PROMPT -> The records are to be copied word for word, and the pictures dropped.

DATA RECORDS ->
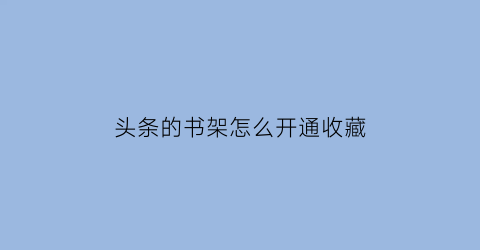 头条的书架怎么开通收藏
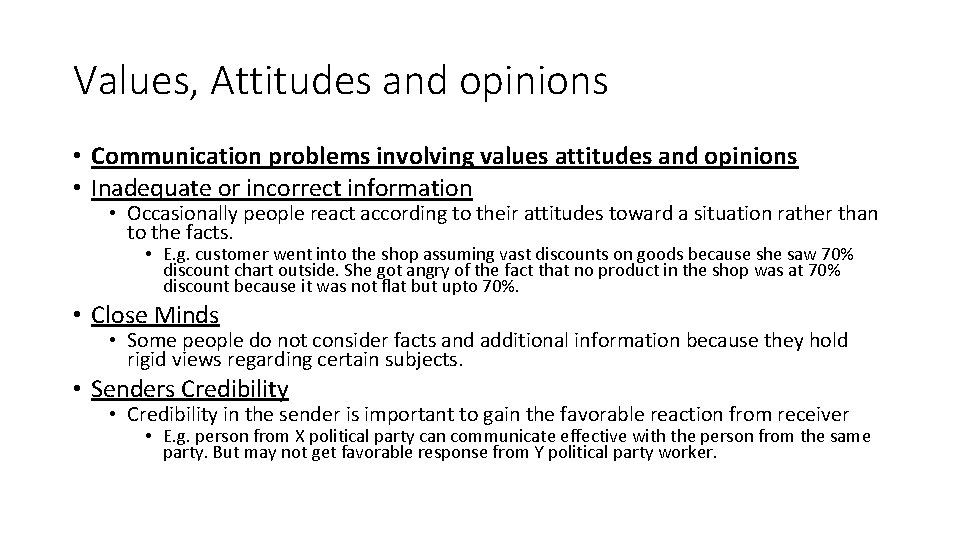 Values, Attitudes and opinions

• Communication problems involving values attitudes and opinions
• Inadequate or incorrect information
 • Occasionally people react according to their attitudes toward a situation rather than to the facts.
 • E.g. customer went into the shop assuming vast discounts on goods because she saw 70% discount chart outside. She got angry of the fact that no product in the shop was at 70% discount because it was not flat but upto 70%.
• Close Minds
 • Some people do not consider facts and additional information because they hold rigid views regarding certain subjects.
• Senders Credibility
 • Credibility in the sender is important to gain the favorable reaction from receiver
 • E.g. person from X political party can communicate effective with the person from the same party. But may not get favorable response from Y political party worker.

OUTPUT FOR THIS TASK ->
 头条的书架怎么开通收藏
 Values, Attitudes and opinions

• Communication problems involving values attitudes and opinions
• Inadequate or incorrect information
 • Occasionally people react according to their attitudes toward a situation rather than to the facts.
 • E.g. customer went into the shop assuming vast discounts on goods because she saw 70% discount chart outside. She got angry of the fact that no product in the shop was at 70% discount because it was not flat but upto 70%.
• Close Minds
 • Some people do not consider facts and additional information because they hold rigid views regarding certain subjects.
• Senders Credibility
 • Credibility in the sender is important to gain the favorable reaction from receiver
 • E.g. person from X political party can communicate effective with the person from the same party. But may not get favorable response from Y political party worker.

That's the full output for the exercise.